## [EXERCISE AIM]
Give the data again in its entirety, exactly as provided.

Records excerpted from a collection
------------------------------------------------------------

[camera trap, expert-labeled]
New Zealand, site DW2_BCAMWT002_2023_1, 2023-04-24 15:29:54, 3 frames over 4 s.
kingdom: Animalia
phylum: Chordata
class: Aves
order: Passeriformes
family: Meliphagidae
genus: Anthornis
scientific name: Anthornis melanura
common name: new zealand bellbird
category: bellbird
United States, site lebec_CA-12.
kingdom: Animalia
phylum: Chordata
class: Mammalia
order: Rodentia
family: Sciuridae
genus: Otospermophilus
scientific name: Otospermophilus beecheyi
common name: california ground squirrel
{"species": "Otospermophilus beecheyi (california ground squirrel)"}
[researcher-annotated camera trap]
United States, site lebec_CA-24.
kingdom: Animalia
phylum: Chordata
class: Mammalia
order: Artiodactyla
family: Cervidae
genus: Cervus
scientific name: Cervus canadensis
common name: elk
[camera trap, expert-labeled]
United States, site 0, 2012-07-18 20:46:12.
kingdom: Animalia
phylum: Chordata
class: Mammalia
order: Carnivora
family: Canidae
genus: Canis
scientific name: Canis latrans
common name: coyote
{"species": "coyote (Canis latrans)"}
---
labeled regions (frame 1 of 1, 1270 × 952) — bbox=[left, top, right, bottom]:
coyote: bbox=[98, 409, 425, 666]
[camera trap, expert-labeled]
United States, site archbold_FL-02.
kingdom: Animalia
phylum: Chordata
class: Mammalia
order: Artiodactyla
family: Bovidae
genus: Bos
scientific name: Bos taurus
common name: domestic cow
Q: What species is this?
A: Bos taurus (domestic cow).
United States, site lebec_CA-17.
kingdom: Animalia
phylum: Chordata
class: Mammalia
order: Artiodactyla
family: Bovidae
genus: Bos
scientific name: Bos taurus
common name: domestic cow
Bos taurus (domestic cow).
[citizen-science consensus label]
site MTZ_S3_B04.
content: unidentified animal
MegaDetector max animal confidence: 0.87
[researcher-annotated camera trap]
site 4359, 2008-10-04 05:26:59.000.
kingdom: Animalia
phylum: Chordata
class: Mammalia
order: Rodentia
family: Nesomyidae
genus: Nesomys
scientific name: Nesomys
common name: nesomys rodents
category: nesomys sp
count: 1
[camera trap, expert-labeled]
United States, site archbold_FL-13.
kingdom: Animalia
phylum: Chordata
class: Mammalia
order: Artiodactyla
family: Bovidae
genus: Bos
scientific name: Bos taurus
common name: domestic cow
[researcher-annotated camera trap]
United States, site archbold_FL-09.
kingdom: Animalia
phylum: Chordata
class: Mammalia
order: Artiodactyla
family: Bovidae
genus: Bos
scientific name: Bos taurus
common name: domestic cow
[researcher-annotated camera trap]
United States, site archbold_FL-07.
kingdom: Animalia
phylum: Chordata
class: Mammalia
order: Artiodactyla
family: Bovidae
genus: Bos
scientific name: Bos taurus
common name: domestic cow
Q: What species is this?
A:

------------------------------------------------------------

## [WRITTEN ANSWER]
[camera trap, expert-labeled]
New Zealand, site DW2_BCAMWT002_2023_1, 2023-04-24 15:29:54, 3 frames over 4 s.
kingdom: Animalia
phylum: Chordata
class: Aves
order: Passeriformes
family: Meliphagidae
genus: Anthornis
scientific name: Anthornis melanura
common name: new zealand bellbird
category: bellbird
United States, site lebec_CA-12.
kingdom: Animalia
phylum: Chordata
class: Mammalia
order: Rodentia
family: Sciuridae
genus: Otospermophilus
scientific name: Otospermophilus beecheyi
common name: california ground squirrel
{"species": "Otospermophilus beecheyi (california ground squirrel)"}
[researcher-annotated camera trap]
United States, site lebec_CA-24.
kingdom: Animalia
phylum: Chordata
class: Mammalia
order: Artiodactyla
family: Cervidae
genus: Cervus
scientific name: Cervus canadensis
common name: elk
[camera trap, expert-labeled]
United States, site 0, 2012-07-18 20:46:12.
kingdom: Animalia
phylum: Chordata
class: Mammalia
order: Carnivora
family: Canidae
genus: Canis
scientific name: Canis latrans
common name: coyote
{"species": "coyote (Canis latrans)"}
---
labeled regions (frame 1 of 1, 1270 × 952) — bbox=[left, top, right, bottom]:
coyote: bbox=[98, 409, 425, 666]
[camera trap, expert-labeled]
United States, site archbold_FL-02.
kingdom: Animalia
phylum: Chordata
class: Mammalia
order: Artiodactyla
family: Bovidae
genus: Bos
scientific name: Bos taurus
common name: domestic cow
Q: What species is this?
A: Bos taurus (domestic cow).
United States, site lebec_CA-17.
kingdom: Animalia
phylum: Chordata
class: Mammalia
order: Artiodactyla
family: Bovidae
genus: Bos
scientific name: Bos taurus
common name: domestic cow
Bos taurus (domestic cow).
[citizen-science consensus label]
site MTZ_S3_B04.
content: unidentified animal
MegaDetector max animal confidence: 0.87
[researcher-annotated camera trap]
site 4359, 2008-10-04 05:26:59.000.
kingdom: Animalia
phylum: Chordata
class: Mammalia
order: Rodentia
family: Nesomyidae
genus: Nesomys
scientific name: Nesomys
common name: nesomys rodents
category: nesomys sp
count: 1
[camera trap, expert-labeled]
United States, site archbold_FL-13.
kingdom: Animalia
phylum: Chordata
class: Mammalia
order: Artiodactyla
family: Bovidae
genus: Bos
scientific name: Bos taurus
common name: domestic cow
[researcher-annotated camera trap]
United States, site archbold_FL-09.
kingdom: Animalia
phylum: Chordata
class: Mammalia
order: Artiodactyla
family: Bovidae
genus: Bos
scientific name: Bos taurus
common name: domestic cow
[researcher-annotated camera trap]
United States, site archbold_FL-07.
kingdom: Animalia
phylum: Chordata
class: Mammalia
order: Artiodactyla
family: Bovidae
genus: Bos
scientific name: Bos taurus
common name: domestic cow
Q: What species is this?
A:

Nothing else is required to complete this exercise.